„.....Wer von Srinagar herauffährt und bei Khalatse nach Südosten ins Industal abbiegt, um die letzten 97 Kilometer nach Leh zu bewältigen, wird immer häufiger die wohl eigenartigste Kopfbedeckung sehen, die eine Frau tragen kann - den »Perak«.
Die Geschichte könnte mit »Es war einmal« beginnen. Denn ein König von Ladakh heiratete einst die Tochter eines in einem fernen Land regierenden Fürsten, und diese brachte einen Perak mit, den die Frauen von Ladakh sogleich zu kopieren begannen. Seitdem ist dieser Hut nicht nur hübsch, er drückt auch gute Herkunft und Wohlstand aus. Wer heute in Leh einen kaufen möchte, muß bis zu 20 000 Mark anlegen.
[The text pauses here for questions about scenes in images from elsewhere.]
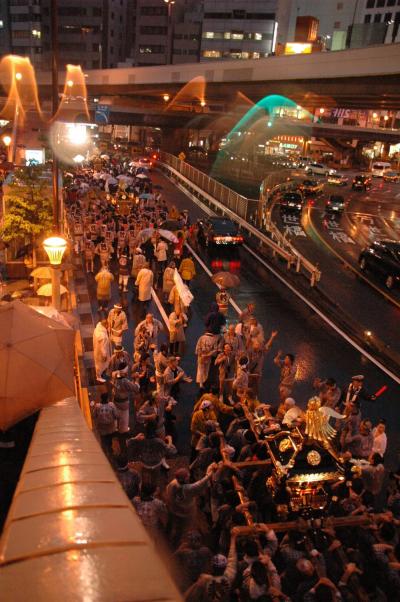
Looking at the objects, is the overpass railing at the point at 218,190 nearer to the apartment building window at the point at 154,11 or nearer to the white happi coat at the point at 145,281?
the white happi coat at the point at 145,281

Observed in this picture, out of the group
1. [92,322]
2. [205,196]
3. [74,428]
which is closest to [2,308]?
[74,428]

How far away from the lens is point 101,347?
35.8ft

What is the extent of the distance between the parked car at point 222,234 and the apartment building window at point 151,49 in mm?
94140

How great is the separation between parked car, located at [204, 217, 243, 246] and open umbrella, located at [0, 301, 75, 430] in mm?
18226

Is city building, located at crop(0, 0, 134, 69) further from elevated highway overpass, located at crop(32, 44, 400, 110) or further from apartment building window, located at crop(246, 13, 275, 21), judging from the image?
elevated highway overpass, located at crop(32, 44, 400, 110)

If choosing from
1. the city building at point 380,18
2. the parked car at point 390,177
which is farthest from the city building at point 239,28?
the parked car at point 390,177

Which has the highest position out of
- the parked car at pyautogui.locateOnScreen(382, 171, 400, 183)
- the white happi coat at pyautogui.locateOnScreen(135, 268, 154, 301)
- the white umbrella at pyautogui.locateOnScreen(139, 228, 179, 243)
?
the white umbrella at pyautogui.locateOnScreen(139, 228, 179, 243)

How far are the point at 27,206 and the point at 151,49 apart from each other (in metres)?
101

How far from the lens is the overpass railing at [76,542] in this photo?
210 cm

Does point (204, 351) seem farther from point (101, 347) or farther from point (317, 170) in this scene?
point (317, 170)

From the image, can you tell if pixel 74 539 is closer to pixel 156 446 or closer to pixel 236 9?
pixel 156 446

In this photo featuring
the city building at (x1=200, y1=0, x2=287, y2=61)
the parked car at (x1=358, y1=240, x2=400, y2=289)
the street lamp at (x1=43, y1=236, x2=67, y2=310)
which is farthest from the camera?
the city building at (x1=200, y1=0, x2=287, y2=61)

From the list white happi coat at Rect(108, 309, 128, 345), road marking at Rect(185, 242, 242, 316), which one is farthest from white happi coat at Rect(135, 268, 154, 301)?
white happi coat at Rect(108, 309, 128, 345)

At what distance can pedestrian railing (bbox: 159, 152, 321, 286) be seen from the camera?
70.7 feet
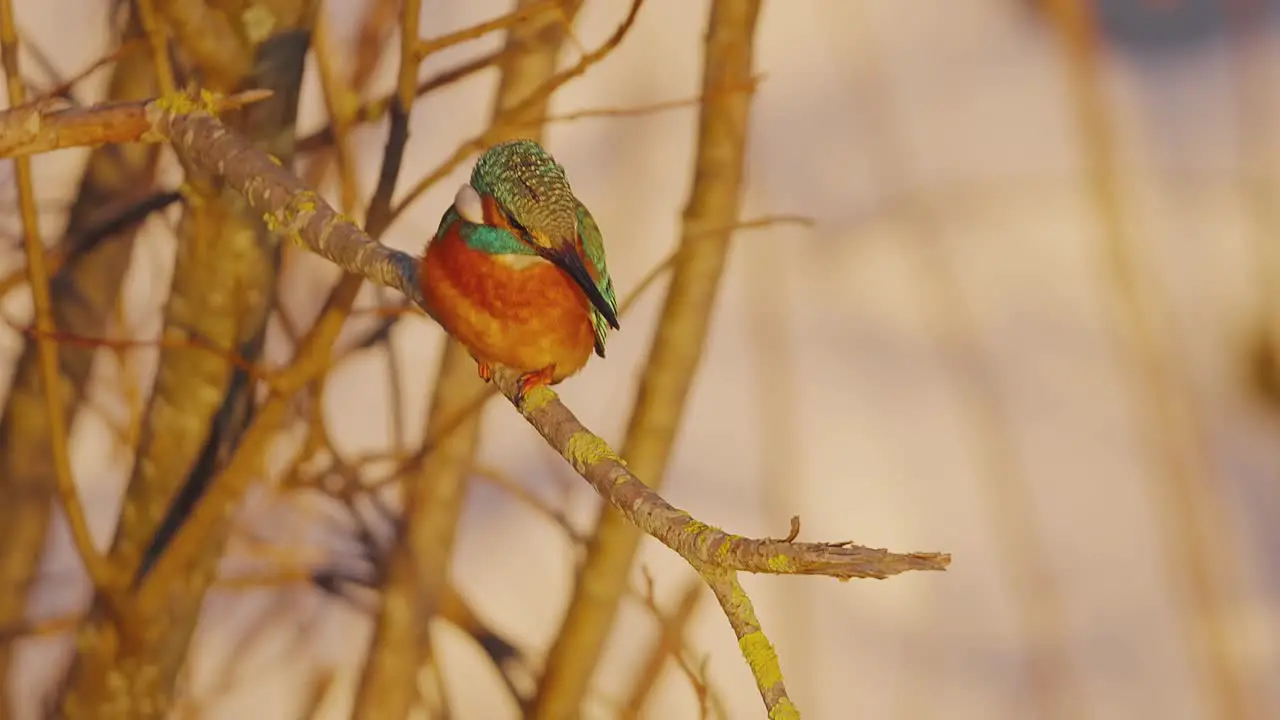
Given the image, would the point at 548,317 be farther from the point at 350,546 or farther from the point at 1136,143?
the point at 1136,143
Ein Perak besteht aus einem langen Stück Leder, das hinten bis über die Hüften reichen kann und spitz zuläuft. Es endet vor der Stirn ebenfalls in einer Spitze und soll, so heißt es, eine Schlange darstellen. Zu dieser Behauptung passen die beiden »Ohren« aus Lammfell ganz gut, denn von vorne sieht der Perak wirklich ein bißchen wie der Kopf einer gereizten Kobra aus.
Das Leder ist mit rotem Tuch überzogen, auf dem Generationen von Frauen Rohtürkise gesammelt haben (per ist das alte Wort für Türkis). Vorne endet der Perak meist in einem besonders stattlichen Stein oder einem Goldornament. Auf dem Scheitel wertvoller Stücke ist ein Karneol angebracht, silberne und goldene Amulettkästchen können auf den Rückenteil genäht werden.
Ursprünglich waren die Fellohren nicht vorgesehen, aber - so geht die Sage - eine Königin von Ladakh bekam Ohrenschmerzen und nähte sie an. Natürlich mußten die Hofdamen die neue Mode mitmachen, und schließlich blieben sie dran. Das eröffnete eine neue Möglichkeit, die Haare zu tragen: sie werden in kleinen Zöpfen zusammengefaßt, die die Frauen sich gegenseitig auf die Fellohren nähen.
Auf der linken Seite des Perak, knapp über der Schulter beginnend, steht ein silbernes Ornament quer ab, an dem mehrere Reihen roter Korallen beginnen. Auf der rechten Seite baumeln weitere Silberkäst¬chen, -münzen und -Schmuckstücke im Haar, die sich bei einigen Frauen auf beiden Seiten finden.
Auf dem Lande werden meist nur ein oder zwei Reihen Türkise getragen,während die Peraks der Frauen in Leh zum Teil so schwer geworden sind, daß manchmal ein breites schwarzes Band unter den Achseln hindurchführt und den Kopfschmuck trägt. Die Witwe des letzten Königs besitzt ein Prachtexemplar von fast einem halben Meter Breite, das mit 450 Türkisen besetzt ist.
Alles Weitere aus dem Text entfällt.